**Task objective**
Reproduce word for word the passage of the Git text that begins with the words containing "BitKeeper was released" and ends with "Git before continuing.".

Git
Git is a distributed version control system. It tracks changes in source code and manages project history. The terms Version Control System (VCS) and Source Code Management (SCM) are often used interchangeably.
History
BitMover Inc. created BitKeeper, a proprietary version control system. The Linux kernel community adopted it in 2002.
BitKeeper initially offered a free community edition. Later, that option was removed and the product became fully commercial. In response, Linus Torvalds and the Linux community built Git.
BitKeeper was released as open source in 2016.
Scope
Git works best with plain text files, especially source code. It is not well suited to binary formats such as:
- Word documents
- PSD files
Those file types usually require separate tooling for versioning and collaboration.
This article focuses on using Git effectively in programming projects.
Installation
Install Git before continuing.

**Dataset content**

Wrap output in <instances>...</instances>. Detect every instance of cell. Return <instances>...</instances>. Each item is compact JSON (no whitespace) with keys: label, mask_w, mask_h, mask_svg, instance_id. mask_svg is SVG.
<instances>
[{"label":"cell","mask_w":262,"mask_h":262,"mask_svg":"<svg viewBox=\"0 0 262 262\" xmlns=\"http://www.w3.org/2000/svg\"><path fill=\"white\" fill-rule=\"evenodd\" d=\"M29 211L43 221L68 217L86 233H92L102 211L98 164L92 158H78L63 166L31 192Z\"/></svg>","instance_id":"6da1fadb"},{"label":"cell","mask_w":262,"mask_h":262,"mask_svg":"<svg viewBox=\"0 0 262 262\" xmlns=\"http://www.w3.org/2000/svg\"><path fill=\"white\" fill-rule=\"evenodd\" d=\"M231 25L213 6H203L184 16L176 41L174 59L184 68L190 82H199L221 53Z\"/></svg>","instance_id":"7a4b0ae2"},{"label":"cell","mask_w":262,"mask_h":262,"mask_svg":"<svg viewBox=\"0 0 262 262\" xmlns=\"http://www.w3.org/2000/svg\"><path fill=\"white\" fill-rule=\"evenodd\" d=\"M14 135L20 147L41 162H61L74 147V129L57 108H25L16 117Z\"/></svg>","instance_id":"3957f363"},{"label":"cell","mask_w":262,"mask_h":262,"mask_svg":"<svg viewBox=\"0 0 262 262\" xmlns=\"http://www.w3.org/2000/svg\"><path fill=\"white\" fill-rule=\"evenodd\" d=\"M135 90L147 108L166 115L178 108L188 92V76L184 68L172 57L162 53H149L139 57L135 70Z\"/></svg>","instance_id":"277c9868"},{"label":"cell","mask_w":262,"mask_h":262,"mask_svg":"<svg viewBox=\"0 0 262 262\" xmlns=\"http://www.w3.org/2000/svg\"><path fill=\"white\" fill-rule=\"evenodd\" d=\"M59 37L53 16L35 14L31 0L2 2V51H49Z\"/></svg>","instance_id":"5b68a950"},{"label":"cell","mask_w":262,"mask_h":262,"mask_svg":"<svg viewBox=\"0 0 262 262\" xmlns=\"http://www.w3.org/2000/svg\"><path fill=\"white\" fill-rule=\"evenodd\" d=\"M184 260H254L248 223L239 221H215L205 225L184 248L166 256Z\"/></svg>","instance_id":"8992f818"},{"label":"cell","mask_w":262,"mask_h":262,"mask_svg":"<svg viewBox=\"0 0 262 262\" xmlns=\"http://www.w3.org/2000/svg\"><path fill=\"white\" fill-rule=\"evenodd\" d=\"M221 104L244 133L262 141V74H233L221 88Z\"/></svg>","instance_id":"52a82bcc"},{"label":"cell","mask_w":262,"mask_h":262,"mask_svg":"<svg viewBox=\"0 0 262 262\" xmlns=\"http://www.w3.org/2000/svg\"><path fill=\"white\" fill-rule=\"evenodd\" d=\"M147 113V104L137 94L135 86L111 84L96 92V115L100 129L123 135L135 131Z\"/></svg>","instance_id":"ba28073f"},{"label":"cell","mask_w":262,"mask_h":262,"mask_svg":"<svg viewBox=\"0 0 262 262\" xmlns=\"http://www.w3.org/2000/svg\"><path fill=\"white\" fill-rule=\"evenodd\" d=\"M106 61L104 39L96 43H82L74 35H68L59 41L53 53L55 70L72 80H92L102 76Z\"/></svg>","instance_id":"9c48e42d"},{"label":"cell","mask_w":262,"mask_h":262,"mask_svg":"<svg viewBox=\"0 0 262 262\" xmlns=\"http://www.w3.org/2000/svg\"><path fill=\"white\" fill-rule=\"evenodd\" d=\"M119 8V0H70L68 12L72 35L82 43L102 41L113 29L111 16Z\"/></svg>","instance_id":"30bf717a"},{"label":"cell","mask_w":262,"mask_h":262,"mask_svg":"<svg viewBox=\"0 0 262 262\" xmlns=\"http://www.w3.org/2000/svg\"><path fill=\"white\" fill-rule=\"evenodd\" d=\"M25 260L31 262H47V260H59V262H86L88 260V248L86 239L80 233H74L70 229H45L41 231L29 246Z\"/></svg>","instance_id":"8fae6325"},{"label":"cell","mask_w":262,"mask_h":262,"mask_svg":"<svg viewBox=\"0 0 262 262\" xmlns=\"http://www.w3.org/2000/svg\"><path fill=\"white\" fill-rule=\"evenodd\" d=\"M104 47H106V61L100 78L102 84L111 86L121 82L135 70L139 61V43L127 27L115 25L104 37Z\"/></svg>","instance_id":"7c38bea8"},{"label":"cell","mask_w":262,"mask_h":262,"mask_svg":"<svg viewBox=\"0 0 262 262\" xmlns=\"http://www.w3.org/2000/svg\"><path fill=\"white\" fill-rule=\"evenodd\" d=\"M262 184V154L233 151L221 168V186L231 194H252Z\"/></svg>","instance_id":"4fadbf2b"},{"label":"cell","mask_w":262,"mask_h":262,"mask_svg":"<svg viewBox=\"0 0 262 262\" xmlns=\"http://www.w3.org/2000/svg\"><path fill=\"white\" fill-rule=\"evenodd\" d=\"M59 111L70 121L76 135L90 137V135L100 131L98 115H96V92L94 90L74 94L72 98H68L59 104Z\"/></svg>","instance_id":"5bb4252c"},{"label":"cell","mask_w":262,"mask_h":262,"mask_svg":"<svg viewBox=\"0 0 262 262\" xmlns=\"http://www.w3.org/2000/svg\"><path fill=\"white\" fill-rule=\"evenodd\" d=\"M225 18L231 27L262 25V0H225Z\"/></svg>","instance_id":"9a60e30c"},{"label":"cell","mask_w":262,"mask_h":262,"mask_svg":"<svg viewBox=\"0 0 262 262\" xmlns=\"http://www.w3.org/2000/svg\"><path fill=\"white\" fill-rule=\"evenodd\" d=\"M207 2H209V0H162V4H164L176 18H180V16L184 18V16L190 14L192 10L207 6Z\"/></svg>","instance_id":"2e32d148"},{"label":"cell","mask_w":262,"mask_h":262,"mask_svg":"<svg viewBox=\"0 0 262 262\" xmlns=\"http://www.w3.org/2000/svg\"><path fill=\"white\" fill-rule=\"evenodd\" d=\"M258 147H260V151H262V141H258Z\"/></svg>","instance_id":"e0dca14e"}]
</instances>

**Problem solution**
BitKeeper was released as open source in 2016.
Scope
Git works best with plain text files, especially source code. It is not well suited to binary formats such as:
- Word documents
- PSD files
Those file types usually require separate tooling for versioning and collaboration.
This article focuses on using Git effectively in programming projects.
Installation
Install Git before continuing.